Page noire, de Frank Giroud, Denis Lapière et Ralph Meyer. Editions Futuropolis. 17 euros.

Carson McNeal ! Dans le petit monde de la littérature new-yorkaise, on ne jure plus que par lui. Des livres qui se vendent comme des petits pains et une plume comme on n’en a plus vu depuis Steinbeck. C’est peu dire ! Bref un écrivain de génie comme le suggère Kerry Stevens, critique littéraire au grand magazine Tales & Writers. Un écrivain de génie mais totalement inconnu. McNeal n’est jamais paru en public, ne s’est jamais déplacé pour recevoir ses nombreux prix et n’a jamais été interviewé par qui que ce soit. De quoi alimenter tous les fantasmes et éveiller la curiosité naturelle de Kerry. Celle-ci va donc monter un stratagème pour récupérer l’adresse de Carson McNeal et provoquer leur rencontre. En plein travail d’écriture pour son prochain roman, McNeal accepte de lui ouvrir sa porte… et son coeur. En apparence du moins car McNeal va utiliser cette rencontre pour son héroïne du moment, Afia, une jeune Palestinienne qui a vu toute sa famille se faire massacrer par les Phalangistes au Liban…

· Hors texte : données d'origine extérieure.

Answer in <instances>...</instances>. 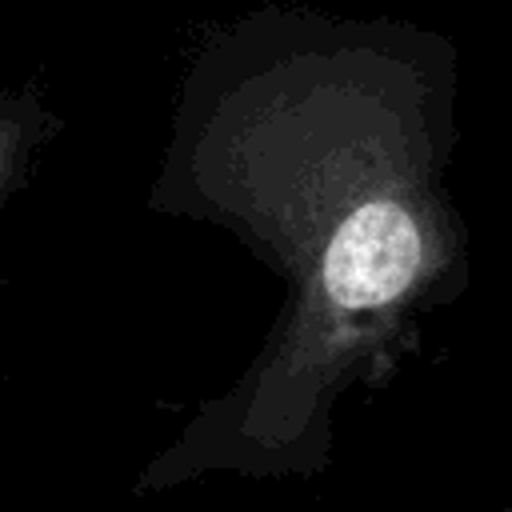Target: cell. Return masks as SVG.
I'll return each instance as SVG.
<instances>
[{
	"label": "cell",
	"instance_id": "cell-1",
	"mask_svg": "<svg viewBox=\"0 0 512 512\" xmlns=\"http://www.w3.org/2000/svg\"><path fill=\"white\" fill-rule=\"evenodd\" d=\"M420 268L416 220L392 200L360 204L328 240L324 292L344 312H372L392 304Z\"/></svg>",
	"mask_w": 512,
	"mask_h": 512
},
{
	"label": "cell",
	"instance_id": "cell-2",
	"mask_svg": "<svg viewBox=\"0 0 512 512\" xmlns=\"http://www.w3.org/2000/svg\"><path fill=\"white\" fill-rule=\"evenodd\" d=\"M36 140V112L28 100H0V204L12 192Z\"/></svg>",
	"mask_w": 512,
	"mask_h": 512
},
{
	"label": "cell",
	"instance_id": "cell-3",
	"mask_svg": "<svg viewBox=\"0 0 512 512\" xmlns=\"http://www.w3.org/2000/svg\"><path fill=\"white\" fill-rule=\"evenodd\" d=\"M500 512H512V504H508V508H500Z\"/></svg>",
	"mask_w": 512,
	"mask_h": 512
}]
</instances>
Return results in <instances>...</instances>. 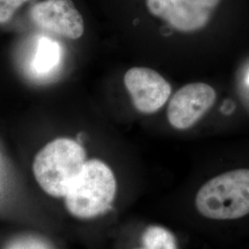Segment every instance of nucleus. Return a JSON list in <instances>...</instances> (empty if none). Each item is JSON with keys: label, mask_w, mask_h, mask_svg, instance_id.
I'll return each mask as SVG.
<instances>
[{"label": "nucleus", "mask_w": 249, "mask_h": 249, "mask_svg": "<svg viewBox=\"0 0 249 249\" xmlns=\"http://www.w3.org/2000/svg\"><path fill=\"white\" fill-rule=\"evenodd\" d=\"M143 247L139 249H178L174 235L160 226H150L144 231Z\"/></svg>", "instance_id": "obj_8"}, {"label": "nucleus", "mask_w": 249, "mask_h": 249, "mask_svg": "<svg viewBox=\"0 0 249 249\" xmlns=\"http://www.w3.org/2000/svg\"><path fill=\"white\" fill-rule=\"evenodd\" d=\"M86 161V151L80 143L69 138H58L38 151L33 172L37 184L47 195L64 198Z\"/></svg>", "instance_id": "obj_1"}, {"label": "nucleus", "mask_w": 249, "mask_h": 249, "mask_svg": "<svg viewBox=\"0 0 249 249\" xmlns=\"http://www.w3.org/2000/svg\"><path fill=\"white\" fill-rule=\"evenodd\" d=\"M29 0H0V23H5Z\"/></svg>", "instance_id": "obj_11"}, {"label": "nucleus", "mask_w": 249, "mask_h": 249, "mask_svg": "<svg viewBox=\"0 0 249 249\" xmlns=\"http://www.w3.org/2000/svg\"><path fill=\"white\" fill-rule=\"evenodd\" d=\"M116 187L115 174L106 162L98 159L87 160L64 197L66 209L78 219L95 218L110 209Z\"/></svg>", "instance_id": "obj_3"}, {"label": "nucleus", "mask_w": 249, "mask_h": 249, "mask_svg": "<svg viewBox=\"0 0 249 249\" xmlns=\"http://www.w3.org/2000/svg\"><path fill=\"white\" fill-rule=\"evenodd\" d=\"M36 57V68L39 71H47L58 62L59 47L49 39H42Z\"/></svg>", "instance_id": "obj_9"}, {"label": "nucleus", "mask_w": 249, "mask_h": 249, "mask_svg": "<svg viewBox=\"0 0 249 249\" xmlns=\"http://www.w3.org/2000/svg\"><path fill=\"white\" fill-rule=\"evenodd\" d=\"M221 0H146V7L155 17L180 32L204 28Z\"/></svg>", "instance_id": "obj_4"}, {"label": "nucleus", "mask_w": 249, "mask_h": 249, "mask_svg": "<svg viewBox=\"0 0 249 249\" xmlns=\"http://www.w3.org/2000/svg\"><path fill=\"white\" fill-rule=\"evenodd\" d=\"M247 82H248V83L249 84V75H248V78H247Z\"/></svg>", "instance_id": "obj_12"}, {"label": "nucleus", "mask_w": 249, "mask_h": 249, "mask_svg": "<svg viewBox=\"0 0 249 249\" xmlns=\"http://www.w3.org/2000/svg\"><path fill=\"white\" fill-rule=\"evenodd\" d=\"M133 106L143 114H153L169 100L172 88L169 82L158 72L144 67L128 70L124 76Z\"/></svg>", "instance_id": "obj_6"}, {"label": "nucleus", "mask_w": 249, "mask_h": 249, "mask_svg": "<svg viewBox=\"0 0 249 249\" xmlns=\"http://www.w3.org/2000/svg\"><path fill=\"white\" fill-rule=\"evenodd\" d=\"M198 213L213 220H234L249 214V169L221 174L206 182L195 197Z\"/></svg>", "instance_id": "obj_2"}, {"label": "nucleus", "mask_w": 249, "mask_h": 249, "mask_svg": "<svg viewBox=\"0 0 249 249\" xmlns=\"http://www.w3.org/2000/svg\"><path fill=\"white\" fill-rule=\"evenodd\" d=\"M31 17L39 28L71 40L84 33L83 18L71 0L41 1L32 8Z\"/></svg>", "instance_id": "obj_7"}, {"label": "nucleus", "mask_w": 249, "mask_h": 249, "mask_svg": "<svg viewBox=\"0 0 249 249\" xmlns=\"http://www.w3.org/2000/svg\"><path fill=\"white\" fill-rule=\"evenodd\" d=\"M215 89L207 83L195 82L183 86L170 100L167 118L180 130L192 127L211 110L216 102Z\"/></svg>", "instance_id": "obj_5"}, {"label": "nucleus", "mask_w": 249, "mask_h": 249, "mask_svg": "<svg viewBox=\"0 0 249 249\" xmlns=\"http://www.w3.org/2000/svg\"><path fill=\"white\" fill-rule=\"evenodd\" d=\"M3 249H55L53 245L44 237L32 233L20 234L13 237Z\"/></svg>", "instance_id": "obj_10"}]
</instances>
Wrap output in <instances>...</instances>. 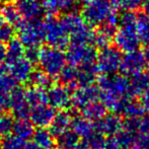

Trois grands noms de la bande dessinée et à l’arrivée un album tout à fait remarquable, tant par son écriture que par sa mise en images. Et son histoire ? Franchement singulière et captivante avec ces deux récits racontés en alternance et ces trois personnages principaux très attachants et à forte épaisseur humaine, l’ambitieuse Kerry, le très secret Carson et la paumée Afia . « Page noire raconte l’histoire de deux femmes et d’un homme », explique Denis Lapière. « Le récit met en scène deux enquêtes qui, à un moment donné, vont se télescoper. Avec Frank, nous avons écrit chacun notre partition, lui les scènes avec Kerry, moi celles concernant Afia, soit les deux tiers du livre. Puis, ensemble, nous avons écrit le dernier tiers ». Un travail à deux mains très important selon Frank Giroud pour qui « l’écriture est au centre du récit à travers une réflexion sur la relation entre fiction et réalité. C’est un thème qui m’est cher et autour duquel je tourne depuis plusieurs années, notamment dans Le Décalogue ». Ajoutez à cela le traitement graphique de Ralph Mayer, imposant deux styles différents pour chaque récit, styles fusionnant lorsque les deux femmes, la critique littéraire et l’héroïne du roman, se rencontrent, et vous obtiendrez l’une des très belles surprises de la rentrée. Absolument incontournable ! E.G.

23 Août

Libérale attitude, de Pluttark. Editions Fluide Glacial. 10,40 euros.

Privatiser les forces de l’ordre pour créer un nouveau secteur concurrentiel, maintenir le pouvoir d’achat en élargissant le crédit à tous les aspects de la consommation, y compris au paquet de nouilles, reculer l’âge de la retraite à 98 ans, autoriser la vente d’organes pour que ceux qui n’ont plus rien aient quand même quelque chose à monnayer, organiser les Oscars des Ressources humaines pour récompenser les meilleurs plans sociaux… Aucun doute, Pluttark a quelques idées pour sortir notre beau pays de la crise, remettre tout le monde au travail, enfin surtout les plus pauvres, et relancer la consommation de luxe… Un beau pays où l’ultralibéralisme serait roi et décomplexé…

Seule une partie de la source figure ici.